- [TASK PROMPT]
Print the line containing "What is the distance separating" and each line after it through the end, please, with nothing added.

Spatial question entries:
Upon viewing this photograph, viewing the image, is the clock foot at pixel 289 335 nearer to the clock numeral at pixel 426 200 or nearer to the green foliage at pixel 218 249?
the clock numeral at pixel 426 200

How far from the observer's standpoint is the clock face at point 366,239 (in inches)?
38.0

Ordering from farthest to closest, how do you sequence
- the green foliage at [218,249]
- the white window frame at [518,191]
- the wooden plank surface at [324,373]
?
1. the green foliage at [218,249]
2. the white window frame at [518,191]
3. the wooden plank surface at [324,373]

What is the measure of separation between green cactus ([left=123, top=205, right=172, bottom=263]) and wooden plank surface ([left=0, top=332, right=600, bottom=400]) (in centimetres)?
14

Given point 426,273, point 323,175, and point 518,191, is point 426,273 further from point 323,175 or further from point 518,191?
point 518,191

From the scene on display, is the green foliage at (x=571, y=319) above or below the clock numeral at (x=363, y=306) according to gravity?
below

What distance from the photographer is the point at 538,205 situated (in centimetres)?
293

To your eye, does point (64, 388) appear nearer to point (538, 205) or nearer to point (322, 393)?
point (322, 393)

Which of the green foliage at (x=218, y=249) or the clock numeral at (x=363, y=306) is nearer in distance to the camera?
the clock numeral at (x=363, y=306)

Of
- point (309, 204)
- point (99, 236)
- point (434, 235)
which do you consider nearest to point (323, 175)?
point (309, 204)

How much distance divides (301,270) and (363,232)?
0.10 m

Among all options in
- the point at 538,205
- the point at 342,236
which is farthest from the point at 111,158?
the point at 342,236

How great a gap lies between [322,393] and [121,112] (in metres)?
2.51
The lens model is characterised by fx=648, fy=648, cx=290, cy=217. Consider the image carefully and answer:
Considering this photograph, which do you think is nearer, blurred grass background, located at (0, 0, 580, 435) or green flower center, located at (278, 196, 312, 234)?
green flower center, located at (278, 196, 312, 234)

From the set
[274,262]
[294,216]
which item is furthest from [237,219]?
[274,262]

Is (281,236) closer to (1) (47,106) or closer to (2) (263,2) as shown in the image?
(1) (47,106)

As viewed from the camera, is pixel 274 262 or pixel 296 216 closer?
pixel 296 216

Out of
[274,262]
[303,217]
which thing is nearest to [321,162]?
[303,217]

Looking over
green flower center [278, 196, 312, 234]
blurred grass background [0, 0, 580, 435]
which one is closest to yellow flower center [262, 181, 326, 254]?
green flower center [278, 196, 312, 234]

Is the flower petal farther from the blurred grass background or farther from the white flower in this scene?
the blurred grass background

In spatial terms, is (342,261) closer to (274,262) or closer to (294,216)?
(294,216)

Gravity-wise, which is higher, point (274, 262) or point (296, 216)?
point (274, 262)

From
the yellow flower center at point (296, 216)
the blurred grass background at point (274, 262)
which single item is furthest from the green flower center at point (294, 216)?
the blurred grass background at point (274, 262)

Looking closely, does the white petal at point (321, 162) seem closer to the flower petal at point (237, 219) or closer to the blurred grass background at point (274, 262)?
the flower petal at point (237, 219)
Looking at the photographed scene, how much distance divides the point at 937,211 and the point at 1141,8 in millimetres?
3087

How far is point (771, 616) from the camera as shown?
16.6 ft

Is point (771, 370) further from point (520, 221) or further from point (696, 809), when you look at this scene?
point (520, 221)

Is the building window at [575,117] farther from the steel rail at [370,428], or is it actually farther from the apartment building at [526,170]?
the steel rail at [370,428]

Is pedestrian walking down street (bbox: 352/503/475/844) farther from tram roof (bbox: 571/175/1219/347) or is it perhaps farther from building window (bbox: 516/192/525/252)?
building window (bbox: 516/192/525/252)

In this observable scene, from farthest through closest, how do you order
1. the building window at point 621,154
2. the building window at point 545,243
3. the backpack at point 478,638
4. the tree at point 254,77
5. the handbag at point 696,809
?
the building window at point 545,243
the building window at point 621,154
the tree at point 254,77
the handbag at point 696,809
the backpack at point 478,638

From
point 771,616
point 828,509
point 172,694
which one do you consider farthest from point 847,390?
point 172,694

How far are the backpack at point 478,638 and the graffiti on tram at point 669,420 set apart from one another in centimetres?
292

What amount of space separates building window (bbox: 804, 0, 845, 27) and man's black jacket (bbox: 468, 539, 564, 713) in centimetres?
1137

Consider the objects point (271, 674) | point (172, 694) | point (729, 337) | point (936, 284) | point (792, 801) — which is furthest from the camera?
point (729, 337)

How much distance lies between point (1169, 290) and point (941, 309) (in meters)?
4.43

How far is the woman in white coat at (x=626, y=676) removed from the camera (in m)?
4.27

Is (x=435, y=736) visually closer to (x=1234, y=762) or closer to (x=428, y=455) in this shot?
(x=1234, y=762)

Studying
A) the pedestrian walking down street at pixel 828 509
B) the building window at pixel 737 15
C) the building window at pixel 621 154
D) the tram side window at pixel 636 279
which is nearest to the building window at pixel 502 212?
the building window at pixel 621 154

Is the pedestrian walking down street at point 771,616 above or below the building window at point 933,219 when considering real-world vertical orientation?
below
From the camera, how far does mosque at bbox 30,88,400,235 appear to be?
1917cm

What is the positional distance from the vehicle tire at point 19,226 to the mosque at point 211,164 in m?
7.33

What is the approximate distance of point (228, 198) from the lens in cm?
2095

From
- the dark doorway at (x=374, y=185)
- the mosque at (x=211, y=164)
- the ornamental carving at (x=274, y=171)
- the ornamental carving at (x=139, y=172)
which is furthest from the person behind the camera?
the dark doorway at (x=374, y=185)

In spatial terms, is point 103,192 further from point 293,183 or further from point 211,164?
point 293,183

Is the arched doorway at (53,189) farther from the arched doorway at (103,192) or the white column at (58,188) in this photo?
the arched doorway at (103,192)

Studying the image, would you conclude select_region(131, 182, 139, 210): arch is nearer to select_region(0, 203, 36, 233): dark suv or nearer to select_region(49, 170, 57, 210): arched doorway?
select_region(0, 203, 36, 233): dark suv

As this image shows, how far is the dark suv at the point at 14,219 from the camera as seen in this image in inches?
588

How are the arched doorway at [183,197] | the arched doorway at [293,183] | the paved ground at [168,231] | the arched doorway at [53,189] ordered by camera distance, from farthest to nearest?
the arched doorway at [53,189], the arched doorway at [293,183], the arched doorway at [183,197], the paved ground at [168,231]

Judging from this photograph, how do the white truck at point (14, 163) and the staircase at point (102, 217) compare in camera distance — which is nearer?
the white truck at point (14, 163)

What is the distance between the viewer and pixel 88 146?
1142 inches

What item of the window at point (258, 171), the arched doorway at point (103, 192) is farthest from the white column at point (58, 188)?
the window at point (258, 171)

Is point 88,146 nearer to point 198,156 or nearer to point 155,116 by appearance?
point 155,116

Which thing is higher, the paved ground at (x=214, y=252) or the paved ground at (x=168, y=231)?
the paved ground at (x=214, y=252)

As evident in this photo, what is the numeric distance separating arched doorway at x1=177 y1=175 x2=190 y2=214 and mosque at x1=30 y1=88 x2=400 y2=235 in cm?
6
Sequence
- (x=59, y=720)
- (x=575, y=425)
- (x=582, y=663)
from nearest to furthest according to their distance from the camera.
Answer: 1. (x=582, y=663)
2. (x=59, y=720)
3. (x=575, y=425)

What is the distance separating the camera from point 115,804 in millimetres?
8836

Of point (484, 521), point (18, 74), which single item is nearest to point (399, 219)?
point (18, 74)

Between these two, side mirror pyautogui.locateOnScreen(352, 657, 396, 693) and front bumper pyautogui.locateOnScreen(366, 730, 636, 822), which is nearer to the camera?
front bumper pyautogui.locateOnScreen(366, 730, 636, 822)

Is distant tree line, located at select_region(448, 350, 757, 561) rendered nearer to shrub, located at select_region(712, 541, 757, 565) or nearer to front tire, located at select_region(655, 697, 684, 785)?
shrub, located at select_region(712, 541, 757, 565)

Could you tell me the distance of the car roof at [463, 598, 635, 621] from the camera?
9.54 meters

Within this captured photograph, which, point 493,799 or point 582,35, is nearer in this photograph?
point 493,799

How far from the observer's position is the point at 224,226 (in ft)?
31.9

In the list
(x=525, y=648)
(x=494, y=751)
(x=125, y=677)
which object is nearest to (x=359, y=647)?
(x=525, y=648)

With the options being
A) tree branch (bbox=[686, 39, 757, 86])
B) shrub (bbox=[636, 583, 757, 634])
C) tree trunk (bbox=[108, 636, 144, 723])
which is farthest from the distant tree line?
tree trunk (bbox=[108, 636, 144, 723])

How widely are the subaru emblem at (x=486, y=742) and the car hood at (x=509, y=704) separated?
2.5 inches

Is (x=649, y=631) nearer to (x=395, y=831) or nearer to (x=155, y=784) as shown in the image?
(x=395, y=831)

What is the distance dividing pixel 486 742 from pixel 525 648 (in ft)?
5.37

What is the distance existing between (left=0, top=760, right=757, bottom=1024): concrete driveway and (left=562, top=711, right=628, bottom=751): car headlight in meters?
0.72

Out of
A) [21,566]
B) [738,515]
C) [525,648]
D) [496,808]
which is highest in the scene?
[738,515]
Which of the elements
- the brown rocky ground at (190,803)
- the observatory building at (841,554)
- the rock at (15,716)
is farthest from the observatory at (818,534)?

- [SOLUTION TO THIS PROBLEM]
What is the distance separating the camera from point 115,804 in millimetres?
8836

Of point (484, 521), point (18, 74), which single item is nearest to point (399, 219)?
point (18, 74)

Between these two, side mirror pyautogui.locateOnScreen(352, 657, 396, 693) and front bumper pyautogui.locateOnScreen(366, 730, 636, 822), which is nearer to the camera?
front bumper pyautogui.locateOnScreen(366, 730, 636, 822)

Is distant tree line, located at select_region(448, 350, 757, 561) rendered nearer to shrub, located at select_region(712, 541, 757, 565) or nearer to front tire, located at select_region(655, 697, 684, 785)?
shrub, located at select_region(712, 541, 757, 565)

Could you tell me the distance of the car roof at [463, 598, 635, 621] from the camera?
9.54 meters

Within this captured photograph, which, point 493,799 or point 582,35, is nearer in this photograph?
point 493,799

How far from the observer's position is the point at 224,226 (in ft)?
31.9

In the list
(x=525, y=648)
(x=494, y=751)
(x=125, y=677)
which object is nearest to (x=359, y=647)?
(x=525, y=648)

With the options being
A) tree branch (bbox=[686, 39, 757, 86])
B) shrub (bbox=[636, 583, 757, 634])
C) tree trunk (bbox=[108, 636, 144, 723])
which is farthest from the distant tree line?
tree trunk (bbox=[108, 636, 144, 723])

How widely are the subaru emblem at (x=486, y=742) and the car hood at (x=509, y=704) separated?
2.5 inches

Is (x=649, y=631) nearer to (x=395, y=831) or nearer to (x=155, y=784) as shown in the image?
(x=395, y=831)

What is the distance dividing pixel 486 742 from pixel 525 648 (in ft)?
5.37

What is the distance existing between (left=0, top=760, right=757, bottom=1024): concrete driveway and (left=562, top=711, right=628, bottom=751): car headlight in meters?
0.72

Out of
A) [21,566]
B) [738,515]
C) [525,648]
D) [496,808]
which is highest in the scene?
[738,515]
Which of the elements
- the brown rocky ground at (190,803)
- the observatory building at (841,554)
- the rock at (15,716)
is farthest from the observatory at (818,534)?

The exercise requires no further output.